The Texas Observer is a nonprofit news organization that strives to make Texas a more equitable place by exposing injustice through investigative journalism, narrative storytelling, and cultural coverage. Rather than chase “breaking news,” we dig beyond the headlines and contextualize news events. Our political commentary, essays, reviews, and criticism seek to create a new cultural canon and challenge existing mythologies.
Since its founding in 1954, the Observer has focused on communities whose stories are too often ignored or poorly told. We hope not only to inform, but to empower our readers, as we work to hold public officials and corporations accountable. Our reporters recognize that oppressed people are experts on their own lives and trust their expertise.
Our journalism is fact-based and rigorous, and we prize writing that entertains as it informs. We value history as a reporting tool that allows us to interrogate the origins of policies and to correct narratives that whitewash exploitation, dispossession, and genocide.
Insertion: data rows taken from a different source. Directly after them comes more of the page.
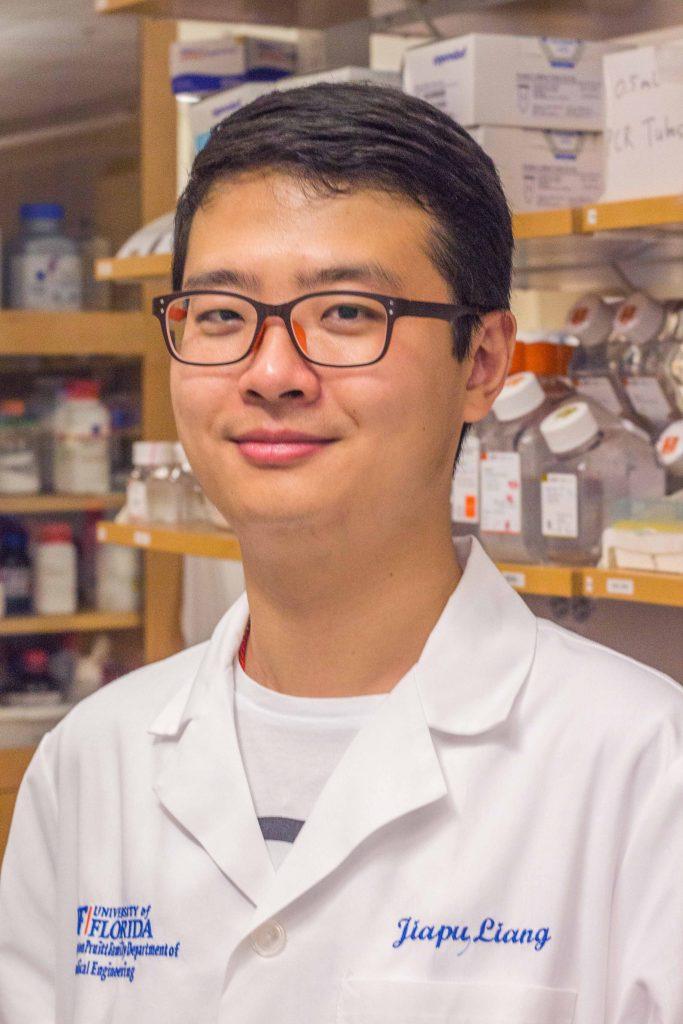 Jiapu Liang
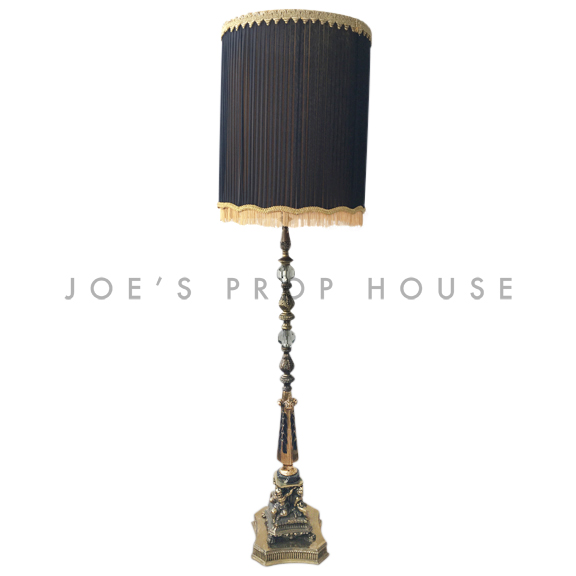Abbey Brass Floor Lamp w/BLACK Lampshade
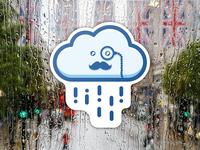 UK Rainy Days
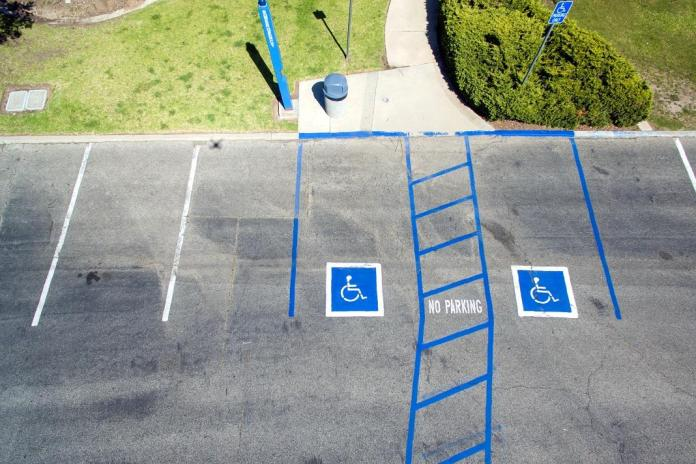acessibilidade urbana
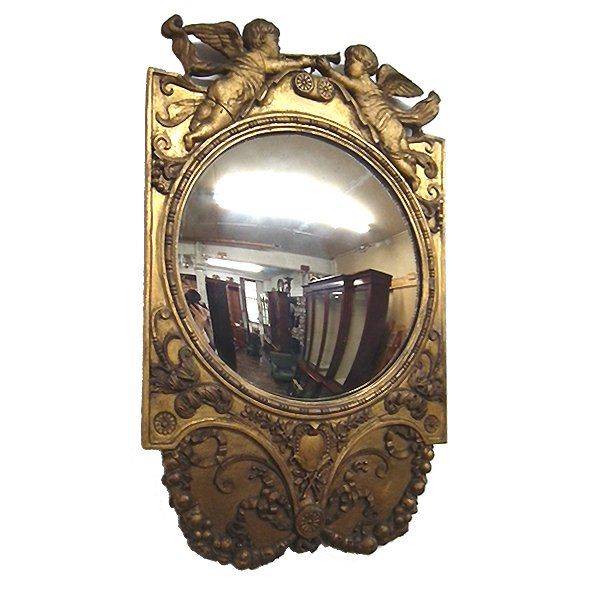 George III Convex and Carved Wall Mirror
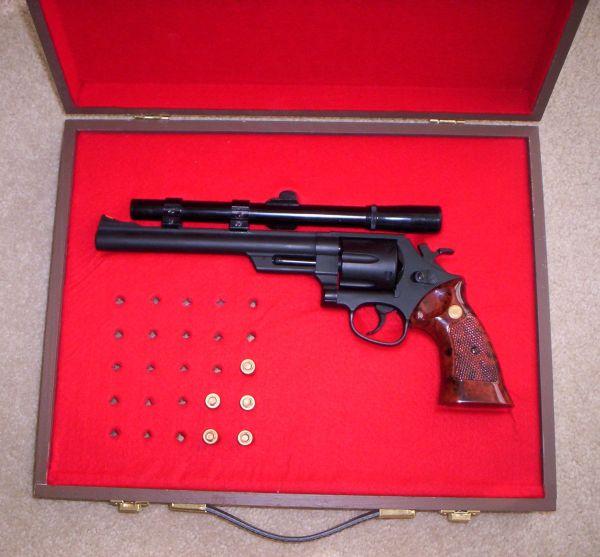 guncase6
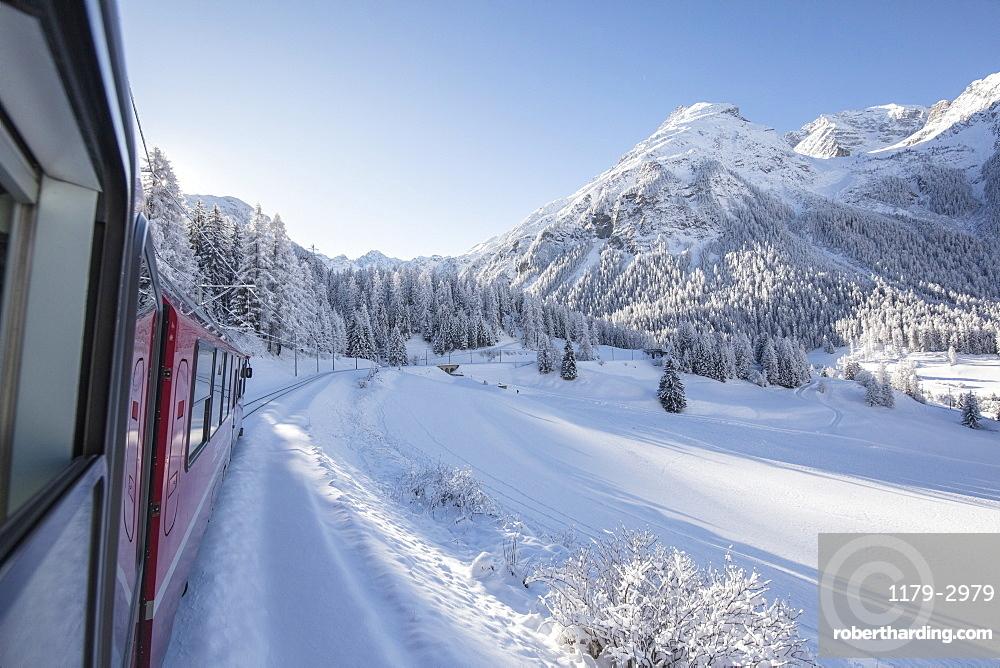 Bernina Express train, Preda Bergun, Albula Valley, Canton of Graubunden, Switzerland, Europe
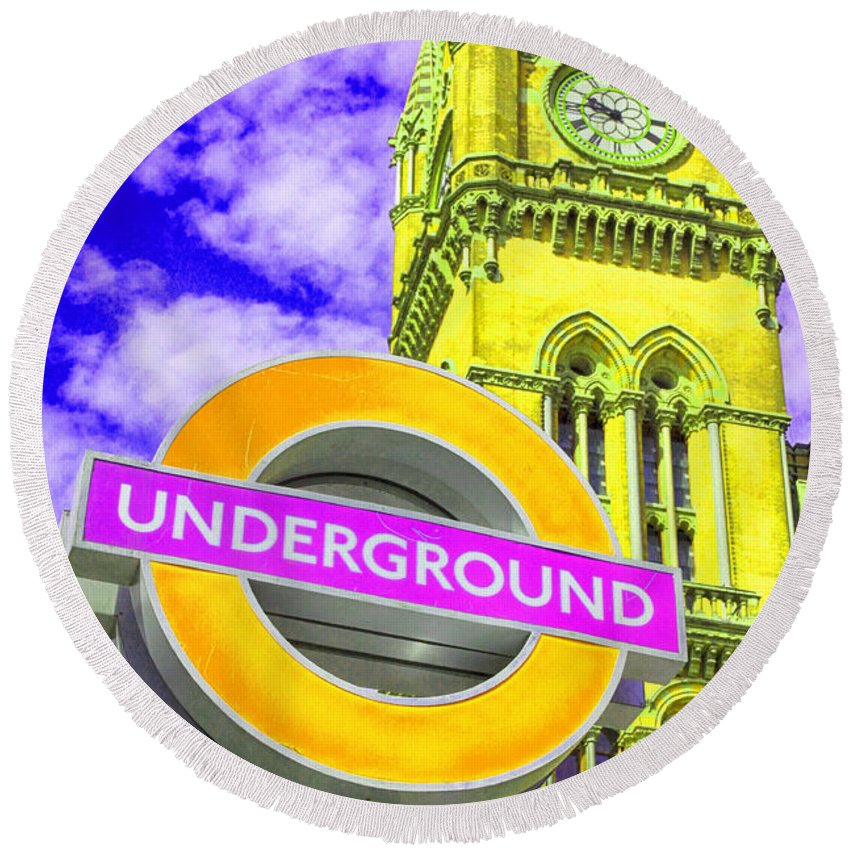 Underground Round Beach Towel featuring the photograph Psychedelic Underground by Stephen Stookey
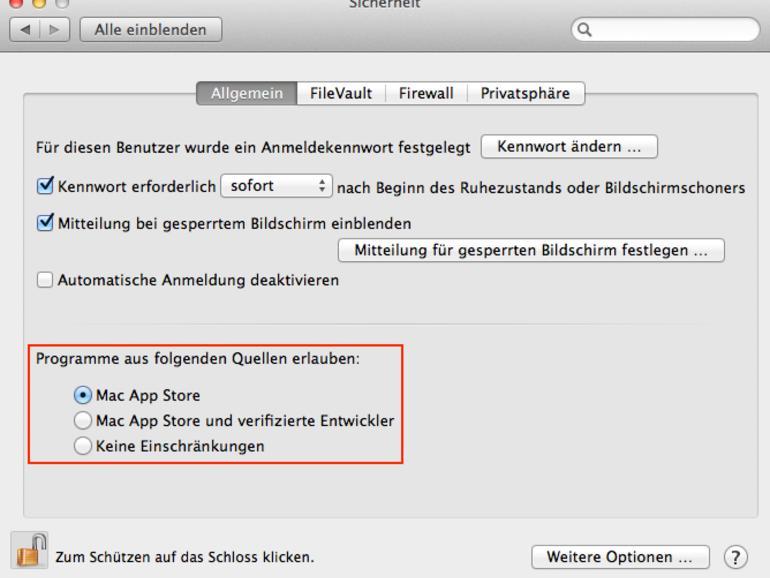 OS X Mountain Lion: Gatekeeper richtig konfigurieren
Our founding mission statement continues to guide our work:
"We will serve no group or party but will hew hard to the truth as we find it and the right as we see it. We are dedicated to the whole truth, to human values above all interests, to the rights of humankind as the foundation of democracy. We will take orders from none but our own conscience, and never will we overlook or misrepresent the truth to serve the interests of the powerful or cater to the ignoble in the human spirit."